KURJAK: E' un'opzione di cui si parla ormai da molto tempo, ma ritengo tuttavia che Mosca non si esporrebbe a un rischio così grosso nei rapporti con l'Occidente. Perché Milosevic è accusato di crimini di guerra e il Tribunale dell'Aja è un organo delle Nazioni Unite, fatto che renderebbe il boccone troppo difficile da digerire per i russi. Non bisogna dimenticare quanti sforzi ha messo in atto la Russia, dopo la crisi del Kosovo, per riaprire i rapporti con la NATO. Il rappresentante della Russia presso la NATO è tornato molto rapidamente al suo posto a Bruxelles. La Russia non ha mai avuto in passato dei rapporti stabili con l'Occidente come quelli di oggi ed è poco probabile che si assumerebbe da sola il rischio di salvare Milosevic. A quanto sembra, anche la Cina ha cessato di partecipare a questo gioco, e questo per la Russia vale ancora di più.
REPORTER: Si parla di aiuti militari per la Russia.

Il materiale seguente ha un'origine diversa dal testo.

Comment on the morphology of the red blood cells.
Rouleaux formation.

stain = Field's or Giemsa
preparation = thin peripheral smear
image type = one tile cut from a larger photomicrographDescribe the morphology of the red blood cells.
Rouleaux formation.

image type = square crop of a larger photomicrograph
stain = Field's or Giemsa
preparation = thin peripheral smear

Quanto è verosimile questa voce? Il credito di cento milioni di dollari [recentemente concesso dalla Russia a Belgrado] è forse stato dato sotto forma di armi?

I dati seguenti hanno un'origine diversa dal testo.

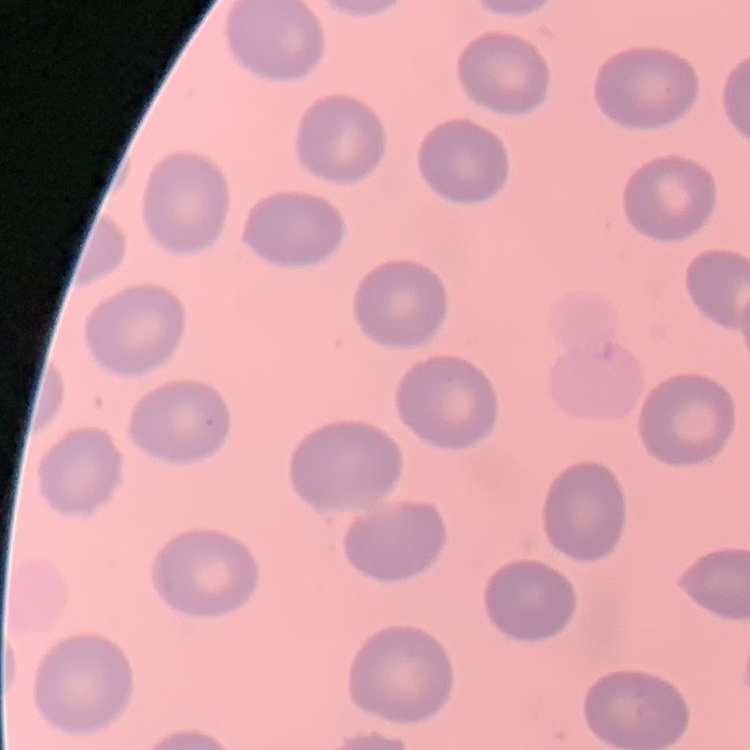
The red blood cells exhibit no rouleaux formation. Stained with either Field's or Giemsa. Thin blood smear. One tile cut from a larger photomicrograph.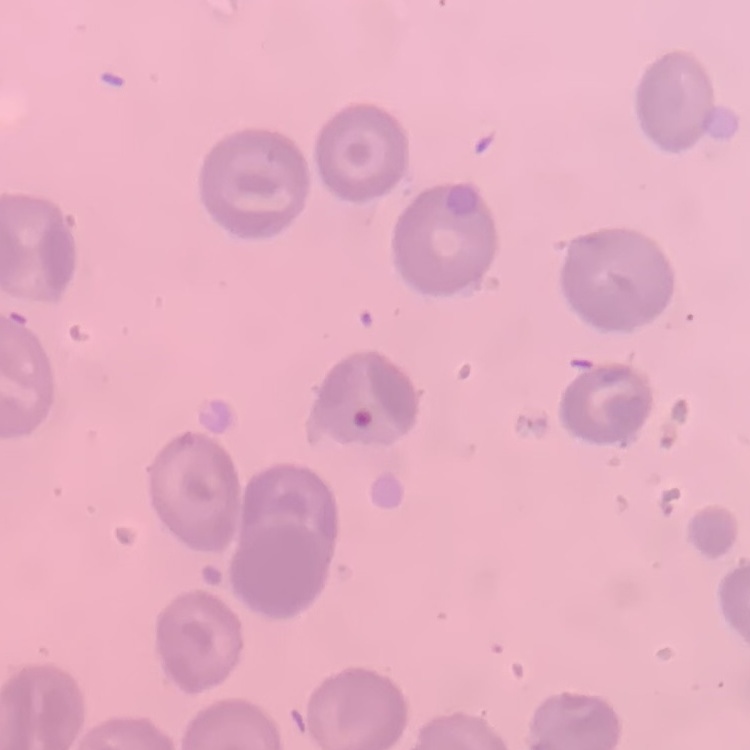
The red blood cells show no rouleaux formation. Thin blood film. Stained with either Field's or Giemsa. One tile cut from a larger photomicrograph.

KURJAK: E' amche possibile che si tratti di armi, visto che Ojdanic ha soggiornato a Mosca, ma non sono sicura che la Russia sia disposta a regalare armi, invece di venderle. E' in tale prospettiva che bisogna guardare alla visita di Ojdanic, nonché alla visita del ministro degli esteri dell'Iraq la stessa settimana. La Russia è uno dei maggiori esportatori di armi, ma non può permettersi economicamente di donare armi. Il governo jugoslavo ora strombazza ai quattro venti questo prestito, ma nessuno sa cosa abbiamo ottenuto. Non penso che si tratti di denaro, perché la Russia non ne ha, e quindi è possibile che si tratti di armi. La Russia cerca di non rovinarsi i rapporti con l'Occidente, ma allo stesso tempo di essere presente nei Balcani. Quindi cerca di mantenere un tale equilibrio.

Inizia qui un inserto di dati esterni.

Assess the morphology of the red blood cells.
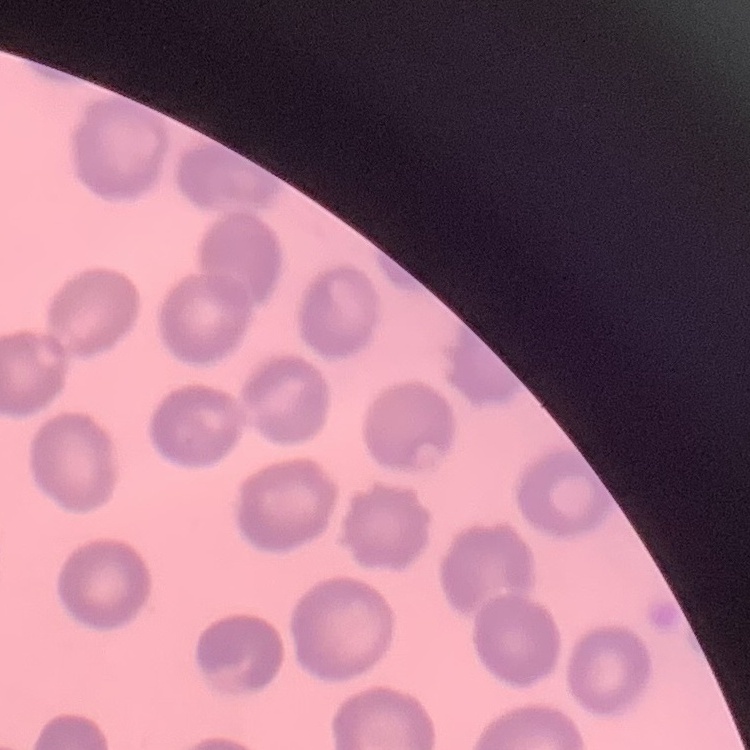
They show no rouleaux formation.

Thin peripheral smear. One tile cut from a larger photomicrograph. Stained with either Field's or Giemsa.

REPORTER: La Russia cerca di mantenere un equilibrio anche nei rapporti con il governo e l'opposizione serba?
KURJAK: Penso che la Russia abbia cominciato solo ora a comunicare con l'opposizione serba, cioè che abbia cominciato a prendere in considerazione tale elemento. I russi hanno capito che questa società è divisa, che la situazione diventa sempre più instabile e vedremo come reagiranno a tutto ciò. La Russia non guarda all'opposizione come a una forza che deve abbattere il regime, bensì alla possibile instabilità in quest'area dell'Europa nell'eventualità di una radicalizzazone dello scontro in Jugoslavia. Più il regime diventerà radicale nelle sue misure contro chi la pensa diversamente, più disturberà i rapporti della Russia con l'Occidente.
REPORTER: Se la situazione qui si radicalizzerà, come si comporterà la Russia?
KURJAK: Penso che in un tale caso la sua posizione si avvicinerà sempre di più a quella dei paesi occidentali. Bisogna essere pazienti con la Russia, penso che essa dimostri sempre più comprensione per il risveglio di un'altra Serbia e se il regime serbo insisterà in questo suo radicalismo negativo, la Russia rivedrà sempre di più il suo rapporto con lui e lentamente gli volterà le spalle.